Posted: Wednesday, May 28, 2008

While cleaning a window, I saw a very large bee. Since some people suggest it might be an endangered species, I carefully lifted the sash and scooted the bee out into the free air.

There are reports that agriculture in America may be at peril because of the demise of millions of honey bees in a mysterious malady called colony collapse.

Bees and other insect pollinators are responsible for more than two-thirds of the world crops. In the United States that translates into more than 100 pollinator-dependent crops ranging from fruits to vegetables to ornamental plants.

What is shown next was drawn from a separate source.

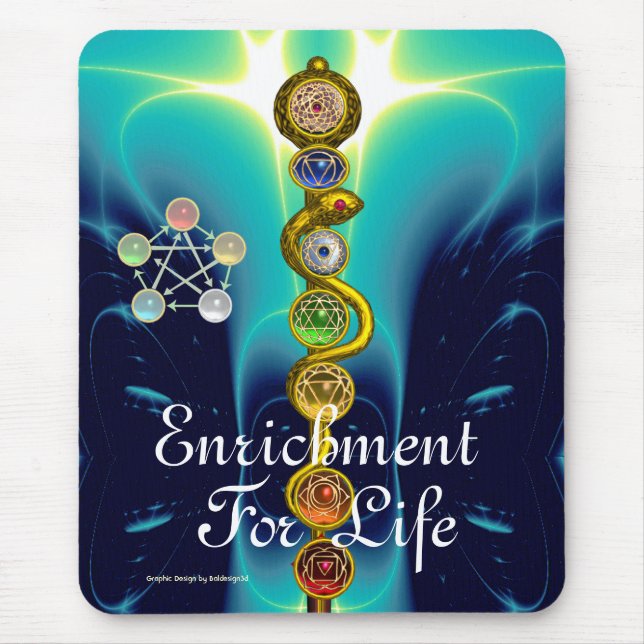 TAPIS DE SOURIS RODE D'ASCLEPIUS, 7 CHAKRAS, YOGA, ÉNERGIE SPIRITU (Devant)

In an article in the May 2008 issue of "Alabama Living" Katie Jackson writes that honey bees come from Europe. There are many native bees such as "carpenter bees, mason bees, bumble bees, sweat bees, miner bees and a whole host of other specialized ground and cavity nesting bees." They are often more important for many crops than honey bees.

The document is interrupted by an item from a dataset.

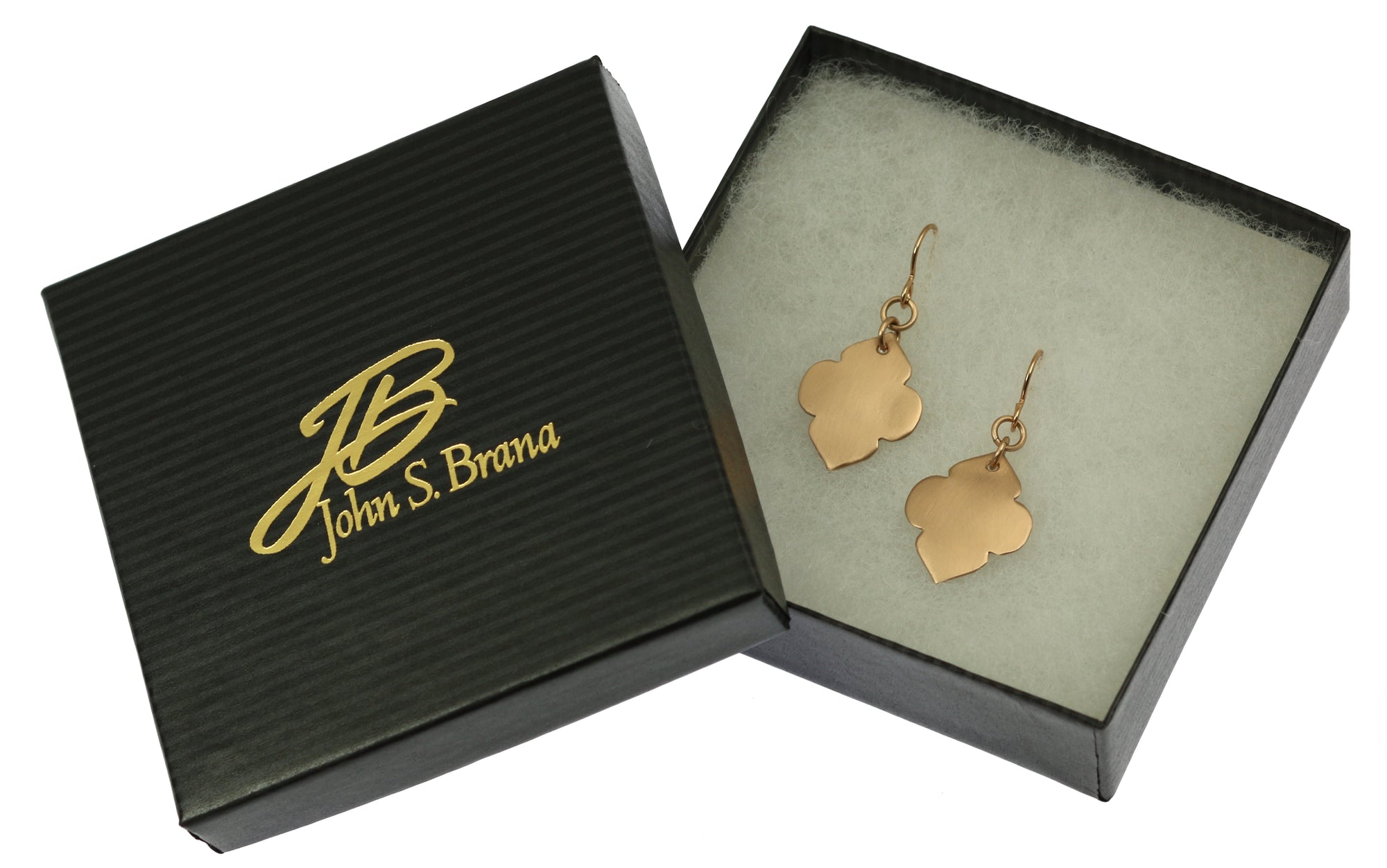 Boxed Brushed Bronze Quatrefoil Dangle Earrings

To plumb the outlook in Alaska, I called the Alaska Department of Fish and Game and spoke to Bob Piorkowski, who kindly referred me on to Fairbanks.

There I hit a gold mine of information from Derek Sikes, the curator of entomology at the University of Alaska Museum of the North.

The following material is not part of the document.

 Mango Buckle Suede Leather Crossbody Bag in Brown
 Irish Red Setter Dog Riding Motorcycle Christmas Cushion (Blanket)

He told me there are 95 different species of wild bees in Alaska. Also acting as principal pollinators are 36 species of flower flies. There are 85 species of butterflies, 17 of larger social wasps. In addition, beetles are pollinators and male mosquitoes, who don't drink blood like their female consorts, but prefer to alight on flowers, and a myriad of other members of the insect order.

I asked Derek why the honey bee is in such trouble where, for instance, in California, it is used to pollinate the entire almond crop. He said that it is "monoculturalism," inbreeding, we would say, to define it in human terms. The honey bee is susceptible to disease from various viruses, leading to colony collapse. I asked if there was an answer. "None yet, but continuing research is being done."

We need to find a hardier replacement, maybe, even from Alaska's wild bees.

• Lifelong Alaskan Elton Engstrom is a retired fish buyer, lawyer and legislator (1964-70) who lives in Juneau.